With this current implementation however it looks like this:

tensor([0, 0, 0, 0, 0, 0, 0, 0, 0, 0])
tensor([0, 0, 0, 0, 0, 0, 0, 0, 0, 0])
tensor([0, 0, 0, 0, 0, 0, 0, 0, 0, 0])
tensor([0, 0, 0, 0, 0, 0, 0, 0, 0, 0])
tensor([1, 1, 1, 1, 1, 1, 1, 1, 1, 1])
tensor([1, 1, 1, 1, 1, 1, 1, 1, 1, 1])
tensor([1, 1, 1, 1, 1, 1, 1, 1, 1, 1])
tensor([1, 1, 1, 1, 1, 1, 1, 1, 1, 1])
tensor([1, 1, 1, 1, 1, 1, 1, 1, 1, 1])
tensor([1, 1, 1, 1, 1, 1, 1, 1, 1, 1])

Where we keep the generated output at the start but then copy the initial noise on the later steps.

One more test to make sure!

Below is another test to ensure the new implementation is correct. Given a mask like this:

mask = [i / 10 for range(10)]

The current implementation give these bmasks for 10 steps:

tensor([1, 1, 0, 0, 0, 0, 0, 0, 0, 0])
tensor([1, 1, 1, 0, 0, 0, 0, 0, 0, 0])
tensor([1, 1, 1, 1, 0, 0, 0, 0, 0, 0])
tensor([1, 1, 1, 1, 1, 0, 0, 0, 0, 0])
tensor([1, 1, 1, 1, 1, 1, 0, 0, 0, 0])
tensor([1, 1, 1, 1, 1, 1, 1, 0, 0, 0])
tensor([1, 1, 1, 1, 1, 1, 1, 1, 0, 0])
tensor([1, 1, 1, 1, 1, 1, 1, 1, 1, 0])
tensor([1, 1, 1, 1, 1, 1, 1, 1, 1, 1])
tensor([1, 1, 1, 1, 1, 1, 1, 1, 1, 1])

Where we copy more and more from the initial data.

The new implementation gives these bmasks for 10 steps:

tensor([0, 1, 1, 1, 1, 1, 1, 1, 1, 1])
tensor([0, 0, 1, 1, 1, 1, 1, 1, 1, 1])
tensor([0, 0, 0, 1, 1, 1, 1, 1, 1, 1])
tensor([0, 0, 0, 0, 1, 1, 1, 1, 1, 1])
tensor([0, 0, 0, 0, 0, 1, 1, 1, 1, 1])
tensor([0, 0, 0, 0, 0, 0, 1, 1, 1, 1])
tensor([0, 0, 0, 0, 0, 0, 0, 1, 1, 1])
tensor([0, 0, 0, 0, 0, 0, 0, 0, 1, 1])
tensor([0, 0, 0, 0, 0, 0, 0, 0, 0, 1])
tensor([0, 0, 0, 0, 0, 0, 0, 0, 0, 0])

Where we copy more at the start then let the generation process take over more and more.

Inpainting mask

Given the parameters names maskstart and maskend my assumption is that I can mark out a section to regenerate.
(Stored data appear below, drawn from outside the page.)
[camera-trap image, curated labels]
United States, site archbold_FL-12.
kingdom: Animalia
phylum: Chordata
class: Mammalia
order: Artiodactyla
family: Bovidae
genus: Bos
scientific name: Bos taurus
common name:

For example, for a 10s clip I can set maskstart=10 and maskend=90 to keep the first and last seconds and inpaint the other 8 in the middle. The current implementation does the opposite making it impossible to replace the middle part.

Comments

I hope this could help us explore inpainting and marination some more but if my assumptions I based these changes on are wrong feel free to disregard or reject. Thank you!